Challenges and Limitations
While some models performed exceptionally well in certain areas, there were notable challenges and limitations. Some models failed to answer medically sensitive questions or provide responses in the desired format, negatively impacting their performance. These issues highlight the difficulties models face in accurately processing and responding to nuanced medical queries, which is critical for real-world clinical applications. Additionally, conventional NLP scoring metrics, such as BERTScore-F1, often overlooked real clinical accuracy, leading to negligible performance disparities between models.

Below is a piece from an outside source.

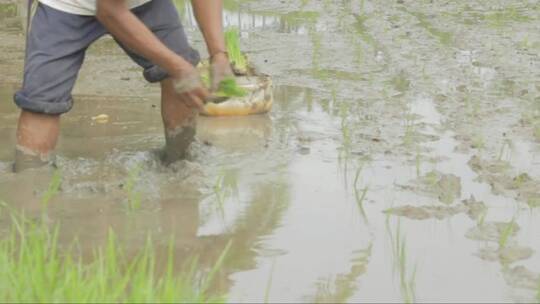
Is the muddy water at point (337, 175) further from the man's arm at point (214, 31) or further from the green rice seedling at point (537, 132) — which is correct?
the man's arm at point (214, 31)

These limitations underscore the need for more stringent evaluation criteria, incorporating fact-based scoring and explicit clinician feedback to better reflect clinical usability. Improving these aspects is crucial for enhancing the reliability and effectiveness of LLMs in real-world healthcare settings. By addressing these challenges, MedHELM can further refine the evaluation process and provide more reliable assessments, ultimately contributing to the development of more accurate and effective LLMs for healthcare applications.
Main Contributions of MedHELM
The advent of Large Language Models (LLMs) has significantly transformed various sectors, including healthcare. These sophisticated models are now key players in tasks like diagnostic decision-making, patient management, and clinical reporting. Despite their promising capabilities, the practical effectiveness of LLMs in real-world clinical settings has not been thoroughly evaluated. While LLMs have shown remarkable performance in controlled environments such as the United States Medical Licensing Examination (USMLE), their real-world application remains largely underexplored. This gap in practical assessment highlights the need for a comprehensive evaluation framework. Addressing this need, the article introduces MedHELM, a novel benchmarking framework specifically designed to evaluate LLMs in clinical settings. MedHELM aims to bridge the gap by providing a rigorous method for assessing the real-world utility of LLMs in healthcare, ensuring these models are not only impressive in theory but also effective in practice.